Fusion avec Promodès
L'homme très charismatique, à la carrure imposante et au large sourire, n'en fut pas moins désigné Manager de l'année en 1995 par le « Nouvel économiste », Stratège de l'année en 2000, et désigné Meilleur distributeur mondial la même année par la puissante National Retail Federation américaine. Sur Instagram, Alexandre Bompard, l'actuel PDG de Carrefour, le considère comme « un géant parmi les géants de la distribution mondiale ». « Il orchestrera, rappelle-t-il, la fusion avec Promodès », l'autre grand fait d'armes de Daniel Bernard qui prit aussi le contrôle des surgelés Picard.
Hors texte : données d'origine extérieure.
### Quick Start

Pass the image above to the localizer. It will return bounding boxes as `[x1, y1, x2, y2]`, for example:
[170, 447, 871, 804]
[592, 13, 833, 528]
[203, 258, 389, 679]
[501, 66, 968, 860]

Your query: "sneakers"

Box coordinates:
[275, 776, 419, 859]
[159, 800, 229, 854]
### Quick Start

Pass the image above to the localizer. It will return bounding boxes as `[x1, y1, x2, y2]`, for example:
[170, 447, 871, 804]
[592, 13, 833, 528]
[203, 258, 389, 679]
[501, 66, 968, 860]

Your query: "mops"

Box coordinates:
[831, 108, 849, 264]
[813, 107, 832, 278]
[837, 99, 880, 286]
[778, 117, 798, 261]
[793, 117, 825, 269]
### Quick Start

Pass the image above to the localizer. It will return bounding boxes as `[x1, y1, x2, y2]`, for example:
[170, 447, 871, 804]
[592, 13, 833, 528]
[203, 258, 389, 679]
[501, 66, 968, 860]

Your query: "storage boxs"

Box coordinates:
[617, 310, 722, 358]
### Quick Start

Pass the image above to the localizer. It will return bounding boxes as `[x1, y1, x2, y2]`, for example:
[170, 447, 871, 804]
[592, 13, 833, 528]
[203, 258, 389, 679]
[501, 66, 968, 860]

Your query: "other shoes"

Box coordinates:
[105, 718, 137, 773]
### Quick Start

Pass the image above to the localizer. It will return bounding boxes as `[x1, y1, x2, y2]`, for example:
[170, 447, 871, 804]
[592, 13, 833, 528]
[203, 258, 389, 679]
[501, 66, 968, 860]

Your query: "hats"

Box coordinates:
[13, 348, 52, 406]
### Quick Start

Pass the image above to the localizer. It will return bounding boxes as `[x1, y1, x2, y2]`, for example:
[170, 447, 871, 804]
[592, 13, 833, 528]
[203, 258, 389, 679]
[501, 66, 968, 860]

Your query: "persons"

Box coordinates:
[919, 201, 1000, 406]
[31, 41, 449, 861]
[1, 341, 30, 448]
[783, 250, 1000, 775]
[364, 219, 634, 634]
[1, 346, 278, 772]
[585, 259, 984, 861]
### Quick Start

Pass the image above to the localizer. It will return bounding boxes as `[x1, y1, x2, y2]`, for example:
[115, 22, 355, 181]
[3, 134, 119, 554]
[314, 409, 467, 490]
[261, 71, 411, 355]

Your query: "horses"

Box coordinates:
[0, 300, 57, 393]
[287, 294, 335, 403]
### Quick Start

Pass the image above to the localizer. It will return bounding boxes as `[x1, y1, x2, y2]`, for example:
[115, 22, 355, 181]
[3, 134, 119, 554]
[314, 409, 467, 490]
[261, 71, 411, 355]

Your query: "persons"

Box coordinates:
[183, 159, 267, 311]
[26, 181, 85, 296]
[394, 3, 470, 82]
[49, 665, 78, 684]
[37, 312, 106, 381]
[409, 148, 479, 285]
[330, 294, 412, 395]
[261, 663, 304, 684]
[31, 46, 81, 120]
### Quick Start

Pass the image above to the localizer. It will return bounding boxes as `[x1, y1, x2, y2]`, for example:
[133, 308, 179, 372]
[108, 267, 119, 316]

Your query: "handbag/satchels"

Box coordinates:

Un avertissement sur résultat en 2004, conséquence du début du déclin des « hypers », érodera la confiance du conseil d'administration qui le remplacera par le directeur financier José Luis Duran. Son départ suscitera une vive polémique en raison de l'importance de ses indemnités (parachute doré et retraite chapeau), contribuant à placer ce sujet au coeur du débat politique. Ses proches rappellent qu'il n'a pas touché un centime de sa retraite chapeau. Celui qui fit ses gammes de Miniprix à Mammouth avant de prendre de hautes responsabilités chez l'allemand Metro, se consacrera après Carrefour à HEC - dont il présidera la fondation -, occupera des postes prestigieux mais moins opérationnels chez Kingfisher, le leader européen du bricolage propriétaire de Castorama, Majud Al Futtaim, acteur majeur du commerce au Moyen-Orient et créera son propre véhicule d'investissement, Provestis. Jardinier passionné et wagnérien averti, Daniel Bernard était proche de ses troupes. La « poissonnière de Montesson » qui était réputée être son amie le regrettera comme tous les « carrefouriens » en butte à des temps plus difficiles que les belles années qu'avait connues leur ancien patron.